━━━ Listed entries

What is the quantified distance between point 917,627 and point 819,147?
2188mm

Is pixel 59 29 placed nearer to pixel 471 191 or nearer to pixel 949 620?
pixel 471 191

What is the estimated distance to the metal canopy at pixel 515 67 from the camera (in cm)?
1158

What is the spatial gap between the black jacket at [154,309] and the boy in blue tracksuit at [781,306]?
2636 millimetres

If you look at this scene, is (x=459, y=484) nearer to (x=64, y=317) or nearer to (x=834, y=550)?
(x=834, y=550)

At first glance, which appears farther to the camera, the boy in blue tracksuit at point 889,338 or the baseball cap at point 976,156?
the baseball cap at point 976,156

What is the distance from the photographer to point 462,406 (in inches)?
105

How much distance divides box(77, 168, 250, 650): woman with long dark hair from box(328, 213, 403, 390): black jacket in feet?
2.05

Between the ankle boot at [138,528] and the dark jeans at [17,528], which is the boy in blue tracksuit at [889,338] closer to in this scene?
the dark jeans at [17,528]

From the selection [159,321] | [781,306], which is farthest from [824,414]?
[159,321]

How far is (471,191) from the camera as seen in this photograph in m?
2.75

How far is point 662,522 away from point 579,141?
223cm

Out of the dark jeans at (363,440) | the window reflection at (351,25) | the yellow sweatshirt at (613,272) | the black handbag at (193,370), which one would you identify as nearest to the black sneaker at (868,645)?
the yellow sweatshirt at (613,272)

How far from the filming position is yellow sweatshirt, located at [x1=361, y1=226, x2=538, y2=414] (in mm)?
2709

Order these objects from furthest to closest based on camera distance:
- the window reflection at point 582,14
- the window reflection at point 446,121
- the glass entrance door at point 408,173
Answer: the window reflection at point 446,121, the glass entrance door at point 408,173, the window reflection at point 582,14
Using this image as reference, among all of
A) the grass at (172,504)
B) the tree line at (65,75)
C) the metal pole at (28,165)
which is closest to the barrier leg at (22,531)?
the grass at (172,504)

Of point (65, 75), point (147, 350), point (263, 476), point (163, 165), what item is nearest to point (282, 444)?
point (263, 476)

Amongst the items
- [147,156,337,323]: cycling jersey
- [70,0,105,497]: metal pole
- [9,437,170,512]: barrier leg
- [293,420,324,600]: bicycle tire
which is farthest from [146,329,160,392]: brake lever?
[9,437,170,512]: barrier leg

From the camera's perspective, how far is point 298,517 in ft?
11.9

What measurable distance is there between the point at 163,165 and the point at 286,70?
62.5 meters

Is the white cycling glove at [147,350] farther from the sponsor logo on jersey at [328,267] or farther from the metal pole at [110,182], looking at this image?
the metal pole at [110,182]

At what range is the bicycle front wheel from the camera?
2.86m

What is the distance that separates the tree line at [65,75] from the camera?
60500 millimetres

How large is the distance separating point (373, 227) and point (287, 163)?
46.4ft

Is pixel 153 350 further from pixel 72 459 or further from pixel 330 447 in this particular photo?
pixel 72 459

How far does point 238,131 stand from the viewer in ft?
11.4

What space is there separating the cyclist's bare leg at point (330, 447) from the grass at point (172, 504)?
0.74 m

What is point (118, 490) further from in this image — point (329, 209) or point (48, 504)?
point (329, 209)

━━━━━━

• **Exercise objective**
Express the items above as a Markdown table with the columns Row and Line, beginning at the line that contains "Amongst the items" and continuing through the last line of the items. Give one row per line, and leave out blank lines.

• **Response to the exercise**
| Row | Line |
|---|---|
| 1 | Amongst the items |
| 2 | - [147,156,337,323]: cycling jersey |
| 3 | - [70,0,105,497]: metal pole |
| 4 | - [9,437,170,512]: barrier leg |
| 5 | - [293,420,324,600]: bicycle tire |
| 6 | which is farthest from [146,329,160,392]: brake lever? |
| 7 | [9,437,170,512]: barrier leg |
| 8 | From the camera's perspective, how far is point 298,517 in ft? |
| 9 | 11.9 |
| 10 | What measurable distance is there between the point at 163,165 and the point at 286,70? |
| 11 | 62.5 meters |
| 12 | Is the white cycling glove at [147,350] farther from the sponsor logo on jersey at [328,267] or farther from the metal pole at [110,182], looking at this image? |
| 13 | the metal pole at [110,182] |
| 14 | At what range is the bicycle front wheel from the camera? |
| 15 | 2.86m |
| 16 | What is the distance that separates the tree line at [65,75] from the camera? |
| 17 | 60500 millimetres |
| 18 | How large is the distance separating point (373, 227) and point (287, 163)? |
| 19 | 46.4ft |
| 20 | Is pixel 153 350 further from pixel 72 459 or further from pixel 330 447 in this particular photo? |
| 21 | pixel 72 459 |
| 22 | How far does point 238,131 stand from the viewer in ft? |
| 23 | 11.4 |
| 24 | What space is there separating the cyclist's bare leg at point (330, 447) from the grass at point (172, 504)? |
| 25 | 0.74 m |
| 26 | What is point (118, 490) further from in this image — point (329, 209) or point (48, 504)? |
| 27 | point (329, 209) |